- _PROVIDED MATERIAL_
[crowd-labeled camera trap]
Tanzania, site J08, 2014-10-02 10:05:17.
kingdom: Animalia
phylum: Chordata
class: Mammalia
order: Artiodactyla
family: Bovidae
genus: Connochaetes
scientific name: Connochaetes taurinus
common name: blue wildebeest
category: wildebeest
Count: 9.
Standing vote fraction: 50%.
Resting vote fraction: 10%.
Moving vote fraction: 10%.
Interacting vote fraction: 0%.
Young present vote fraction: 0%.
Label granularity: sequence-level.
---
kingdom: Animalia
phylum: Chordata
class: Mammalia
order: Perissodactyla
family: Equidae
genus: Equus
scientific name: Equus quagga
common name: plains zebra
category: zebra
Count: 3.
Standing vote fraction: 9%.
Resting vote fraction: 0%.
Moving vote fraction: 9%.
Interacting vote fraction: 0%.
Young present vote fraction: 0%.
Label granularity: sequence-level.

- _PROBLEM DESCRIPTION_
Only the span from the line with "family: Equidae" through the final line of the records goes in the output, each line unchanged.

- _RESPONSE_
family: Equidae
genus: Equus
scientific name: Equus quagga
common name: plains zebra
category: zebra
Count: 3.
Standing vote fraction: 9%.
Resting vote fraction: 0%.
Moving vote fraction: 9%.
Interacting vote fraction: 0%.
Young present vote fraction: 0%.
Label granularity: sequence-level.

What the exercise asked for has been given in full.